**Brief 1:** In the post on beauty, whose reflections on beauty did the writer keep thinking about while getting up that morning?
**Brief 2:** Rewrite the post on beauty from "This morning I" to "in my bedroom.", putting "living room" in place of "bedroom".

Friday, January 6, 2006

Beauty



"Finally, brothers, whatever is true, whatever is noble, whatever is right, whatever is pure, whatever is lovely, whatever is admirable—if anything is excellent or praiseworthy—think about such things" (Philippians 4:8)

The man to his beloved: "My love, you are as beautiful as Jerusalem, as lovely as the city of Tirzah, as breathtaking as these great cities. Turn your eyes away from me; they are holding me captive. . . . Who is this whose glance is like the dawn? She is beautiful and bright, as dazzling as the sun or the moon" (Song of Songs 6:4,5, 10 TEV).

This morning I woke up way before my alarm. I just couldn't sleep any more. As I got up and prepared to go for a walk and to pray the Rosary, I could not stop thinking about George Weigel's reflections on beauty in Letters to a Young Catholic. Perhaps this was on my mind because I went to sleep fantasizing about art work that I'd like to buy to hang in my bedroom.

**Recorded information:**
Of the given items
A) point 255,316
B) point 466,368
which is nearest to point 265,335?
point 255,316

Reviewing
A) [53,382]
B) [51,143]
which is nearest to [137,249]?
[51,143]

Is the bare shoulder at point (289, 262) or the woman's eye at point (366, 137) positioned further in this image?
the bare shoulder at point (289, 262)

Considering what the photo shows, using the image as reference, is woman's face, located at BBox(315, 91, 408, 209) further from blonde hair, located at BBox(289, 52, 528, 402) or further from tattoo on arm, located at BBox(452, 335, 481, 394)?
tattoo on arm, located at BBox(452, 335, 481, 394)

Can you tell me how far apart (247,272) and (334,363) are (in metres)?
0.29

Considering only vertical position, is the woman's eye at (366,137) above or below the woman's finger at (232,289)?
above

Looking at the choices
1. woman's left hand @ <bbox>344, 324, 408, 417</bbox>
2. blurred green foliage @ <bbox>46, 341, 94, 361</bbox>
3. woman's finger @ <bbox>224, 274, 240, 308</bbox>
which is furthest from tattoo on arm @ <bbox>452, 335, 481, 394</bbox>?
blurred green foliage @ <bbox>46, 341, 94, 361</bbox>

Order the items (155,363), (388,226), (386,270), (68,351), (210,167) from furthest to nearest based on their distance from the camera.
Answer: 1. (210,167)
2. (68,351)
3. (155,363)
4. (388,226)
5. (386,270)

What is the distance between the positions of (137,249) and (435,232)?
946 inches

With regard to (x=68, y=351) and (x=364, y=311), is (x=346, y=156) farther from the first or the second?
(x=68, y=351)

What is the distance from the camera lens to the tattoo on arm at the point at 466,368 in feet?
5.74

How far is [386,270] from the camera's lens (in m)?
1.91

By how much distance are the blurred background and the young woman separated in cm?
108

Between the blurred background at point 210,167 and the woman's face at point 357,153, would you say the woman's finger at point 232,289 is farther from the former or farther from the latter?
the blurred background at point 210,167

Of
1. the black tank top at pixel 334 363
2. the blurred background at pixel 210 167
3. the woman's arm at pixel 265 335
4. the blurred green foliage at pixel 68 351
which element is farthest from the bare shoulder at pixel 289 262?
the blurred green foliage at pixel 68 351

**Written response 1:** George Weigel's reflections on beauty in Letters to a Young Catholic.

**Written response 2:**
This morning I woke up way before my alarm. I just couldn't sleep any more. As I got up and prepared to go for a walk and to pray the Rosary, I could not stop thinking about George Weigel's reflections on beauty in Letters to a Young Catholic. Perhaps this was on my mind because I went to sleep fantasizing about art work that I'd like to buy to hang in my living room.